— start Text section —

Panama FM Denies Alleged
Links To Colombian Drug
Trafficker
Panama's first Vice
President and Foreign
Minister Samuel Lewis
Navarro on Monday
rejected charges of
having business contacts
with one of Colombia's
top drug traffickers.
"I have never met nor
had any contact with Mr.
Nelson Urrego in all my
50-year life," Lewis
Navarro said in a
statement. "Statements
that I have met this
person for trade or
other reasons in Panama
or anywhere else in the
world are absolutely
false," he added.
Urrego, who has been
held on money-laundering
charges since September
2007, told a newspaper
based in the United
States city of Miami
that he had twice met
Lewis Navarro, who had
tried to pressure Urrego
into selling his private
island, Chapera.
Lewis Navarro said, "I
do not have now and have
not in the past had any
interest in buying the
island," adding that he
was not linked to
Panama's prosecutors'
decision to investigate
Urrego.
Urrego opened his
Panamanian bank accounts
in 2002, but says he had
no problems with the
Panamanian authorities
before he rejected Lewis
Navarro's bids to buy
Chapera. Urrego's
lawyers have asked
Panama's prosecutors to
force Lewis Navarro to
testify on the matter
under oath.

— end Text section —
— start Dataset records —

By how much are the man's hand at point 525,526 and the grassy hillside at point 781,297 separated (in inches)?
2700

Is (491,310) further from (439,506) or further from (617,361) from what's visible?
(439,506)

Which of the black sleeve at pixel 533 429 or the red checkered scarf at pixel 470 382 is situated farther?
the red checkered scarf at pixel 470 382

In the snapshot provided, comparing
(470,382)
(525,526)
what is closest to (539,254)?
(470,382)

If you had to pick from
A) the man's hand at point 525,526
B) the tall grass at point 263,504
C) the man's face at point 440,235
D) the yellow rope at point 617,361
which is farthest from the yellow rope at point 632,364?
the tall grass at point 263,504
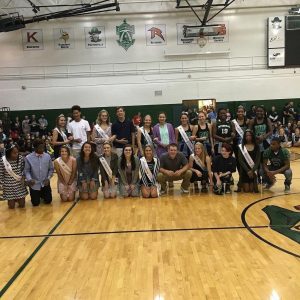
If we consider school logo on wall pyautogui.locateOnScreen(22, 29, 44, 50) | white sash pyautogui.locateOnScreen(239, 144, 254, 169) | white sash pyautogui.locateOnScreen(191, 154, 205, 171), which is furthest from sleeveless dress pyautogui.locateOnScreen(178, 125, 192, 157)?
school logo on wall pyautogui.locateOnScreen(22, 29, 44, 50)

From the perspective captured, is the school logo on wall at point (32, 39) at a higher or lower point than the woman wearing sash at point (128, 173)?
higher

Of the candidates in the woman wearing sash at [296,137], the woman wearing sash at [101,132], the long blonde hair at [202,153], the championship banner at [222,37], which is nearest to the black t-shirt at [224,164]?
the long blonde hair at [202,153]

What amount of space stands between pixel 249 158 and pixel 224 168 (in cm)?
50

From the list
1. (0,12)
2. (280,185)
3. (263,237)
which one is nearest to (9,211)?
(263,237)

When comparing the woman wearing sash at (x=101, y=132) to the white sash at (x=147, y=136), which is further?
the white sash at (x=147, y=136)

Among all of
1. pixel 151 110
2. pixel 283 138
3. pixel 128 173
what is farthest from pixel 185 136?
pixel 151 110

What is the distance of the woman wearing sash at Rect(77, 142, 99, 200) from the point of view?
21.0ft

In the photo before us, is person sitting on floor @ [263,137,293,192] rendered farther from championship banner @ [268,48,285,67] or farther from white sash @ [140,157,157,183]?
championship banner @ [268,48,285,67]

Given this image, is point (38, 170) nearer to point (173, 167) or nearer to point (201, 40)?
point (173, 167)

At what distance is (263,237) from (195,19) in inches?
603

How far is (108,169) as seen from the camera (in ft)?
21.2

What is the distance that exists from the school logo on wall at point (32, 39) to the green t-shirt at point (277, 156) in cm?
1424

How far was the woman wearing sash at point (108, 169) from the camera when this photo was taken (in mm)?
6465

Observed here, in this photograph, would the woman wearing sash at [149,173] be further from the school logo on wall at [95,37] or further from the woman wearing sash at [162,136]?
the school logo on wall at [95,37]
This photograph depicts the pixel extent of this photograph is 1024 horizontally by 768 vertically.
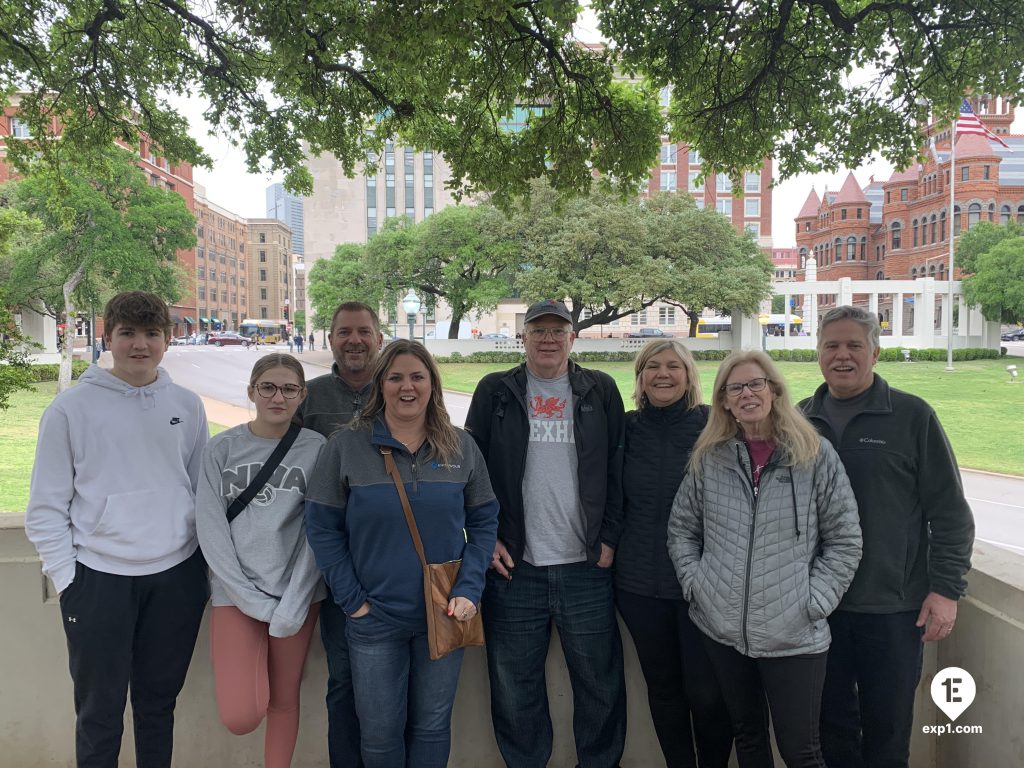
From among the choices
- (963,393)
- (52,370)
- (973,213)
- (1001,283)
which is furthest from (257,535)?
(973,213)

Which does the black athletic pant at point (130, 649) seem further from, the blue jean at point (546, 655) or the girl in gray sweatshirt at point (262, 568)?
the blue jean at point (546, 655)

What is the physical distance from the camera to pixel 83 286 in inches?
1031

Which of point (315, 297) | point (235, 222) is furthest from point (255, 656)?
point (235, 222)

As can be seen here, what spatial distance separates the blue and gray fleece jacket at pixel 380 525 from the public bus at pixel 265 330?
67.8 metres

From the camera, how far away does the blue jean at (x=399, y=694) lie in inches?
92.8

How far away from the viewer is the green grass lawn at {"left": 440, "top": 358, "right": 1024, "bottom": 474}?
1677cm

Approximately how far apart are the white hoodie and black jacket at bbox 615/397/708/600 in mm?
1645

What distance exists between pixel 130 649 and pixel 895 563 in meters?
2.74

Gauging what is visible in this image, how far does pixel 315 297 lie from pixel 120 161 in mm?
15623

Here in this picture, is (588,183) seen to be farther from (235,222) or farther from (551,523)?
(235,222)

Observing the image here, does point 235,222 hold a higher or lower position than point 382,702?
higher

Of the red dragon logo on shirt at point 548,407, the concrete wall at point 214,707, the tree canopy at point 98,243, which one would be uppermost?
the tree canopy at point 98,243

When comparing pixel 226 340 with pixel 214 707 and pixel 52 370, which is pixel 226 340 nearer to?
pixel 52 370
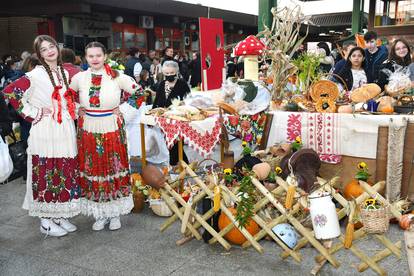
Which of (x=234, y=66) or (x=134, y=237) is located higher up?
(x=234, y=66)

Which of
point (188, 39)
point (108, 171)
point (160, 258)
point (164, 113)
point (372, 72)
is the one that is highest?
point (188, 39)

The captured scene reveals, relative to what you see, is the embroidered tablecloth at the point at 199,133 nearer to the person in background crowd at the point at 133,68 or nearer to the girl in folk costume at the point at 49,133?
the girl in folk costume at the point at 49,133

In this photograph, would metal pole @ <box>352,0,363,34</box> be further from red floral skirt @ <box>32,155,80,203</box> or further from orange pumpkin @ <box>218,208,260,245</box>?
red floral skirt @ <box>32,155,80,203</box>

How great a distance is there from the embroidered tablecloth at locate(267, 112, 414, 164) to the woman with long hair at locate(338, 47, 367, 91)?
43.6 inches

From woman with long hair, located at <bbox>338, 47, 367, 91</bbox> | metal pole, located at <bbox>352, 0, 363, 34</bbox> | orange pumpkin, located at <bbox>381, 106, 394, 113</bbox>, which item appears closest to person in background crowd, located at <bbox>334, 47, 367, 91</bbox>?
woman with long hair, located at <bbox>338, 47, 367, 91</bbox>

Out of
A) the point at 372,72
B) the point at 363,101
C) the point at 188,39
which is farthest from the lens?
the point at 188,39

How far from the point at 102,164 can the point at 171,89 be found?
1.54 m

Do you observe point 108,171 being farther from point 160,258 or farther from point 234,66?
point 234,66

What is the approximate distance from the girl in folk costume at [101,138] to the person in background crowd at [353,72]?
105 inches

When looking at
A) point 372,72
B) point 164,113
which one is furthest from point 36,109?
point 372,72

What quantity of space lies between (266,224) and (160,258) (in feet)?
2.88

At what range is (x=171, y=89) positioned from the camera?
17.0 feet

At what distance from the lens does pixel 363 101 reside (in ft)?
15.0

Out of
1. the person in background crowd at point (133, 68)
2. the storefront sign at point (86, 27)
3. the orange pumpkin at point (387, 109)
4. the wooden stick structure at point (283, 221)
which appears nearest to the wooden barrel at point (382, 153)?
the orange pumpkin at point (387, 109)
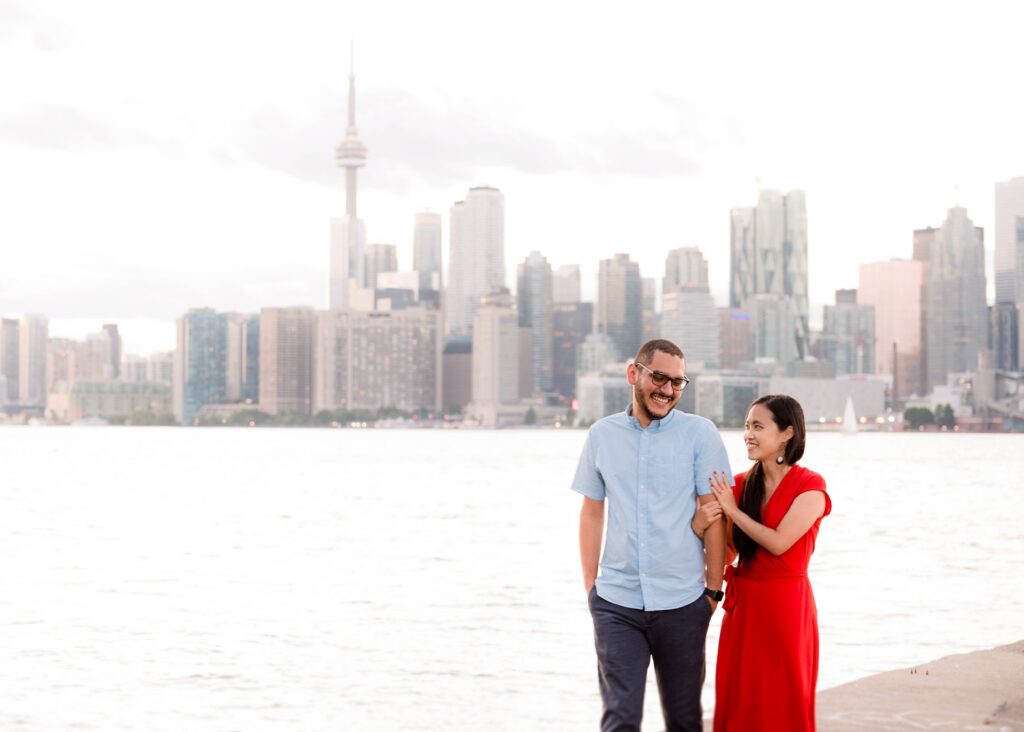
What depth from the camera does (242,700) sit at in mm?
14461

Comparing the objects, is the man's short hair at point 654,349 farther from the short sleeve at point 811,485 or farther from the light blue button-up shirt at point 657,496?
the short sleeve at point 811,485

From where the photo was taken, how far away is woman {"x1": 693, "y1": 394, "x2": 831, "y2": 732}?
6328 mm

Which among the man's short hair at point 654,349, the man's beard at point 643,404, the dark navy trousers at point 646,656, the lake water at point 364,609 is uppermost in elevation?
the man's short hair at point 654,349

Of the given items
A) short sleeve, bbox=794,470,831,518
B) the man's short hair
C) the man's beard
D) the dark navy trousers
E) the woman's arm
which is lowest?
the dark navy trousers

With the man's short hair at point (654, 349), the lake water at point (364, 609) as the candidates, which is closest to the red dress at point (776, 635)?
the man's short hair at point (654, 349)

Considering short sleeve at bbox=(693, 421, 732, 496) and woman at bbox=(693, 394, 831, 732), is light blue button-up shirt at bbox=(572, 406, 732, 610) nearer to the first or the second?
short sleeve at bbox=(693, 421, 732, 496)

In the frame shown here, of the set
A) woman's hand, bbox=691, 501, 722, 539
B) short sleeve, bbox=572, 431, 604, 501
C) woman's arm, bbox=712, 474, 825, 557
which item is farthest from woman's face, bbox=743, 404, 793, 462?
short sleeve, bbox=572, 431, 604, 501

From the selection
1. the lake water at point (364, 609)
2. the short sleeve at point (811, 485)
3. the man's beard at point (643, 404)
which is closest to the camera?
the man's beard at point (643, 404)

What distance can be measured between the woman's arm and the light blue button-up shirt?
8 centimetres

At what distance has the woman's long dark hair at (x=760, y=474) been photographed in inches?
253

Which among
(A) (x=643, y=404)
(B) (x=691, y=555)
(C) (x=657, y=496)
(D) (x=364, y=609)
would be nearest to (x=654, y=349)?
(A) (x=643, y=404)

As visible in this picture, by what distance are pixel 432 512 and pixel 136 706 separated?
33.7m

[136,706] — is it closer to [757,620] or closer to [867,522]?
[757,620]

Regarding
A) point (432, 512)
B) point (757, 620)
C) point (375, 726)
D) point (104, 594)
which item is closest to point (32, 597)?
point (104, 594)
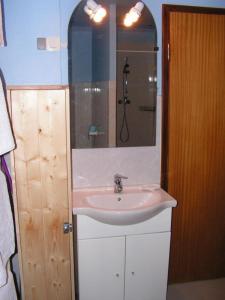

— end Dataset records —

_Required task_:
Using the news report on Panama's foreign minister, answer these:
(a) Since what month and year has Urrego been held on money-laundering charges?
(b) What is the name of Urrego's private island?
(c) In what year did Urrego open his Panamanian bank accounts?
Rely only on the news report, not the listing.

_Response to the exercise_:
(a) September 2007
(b) Chapera
(c) 2002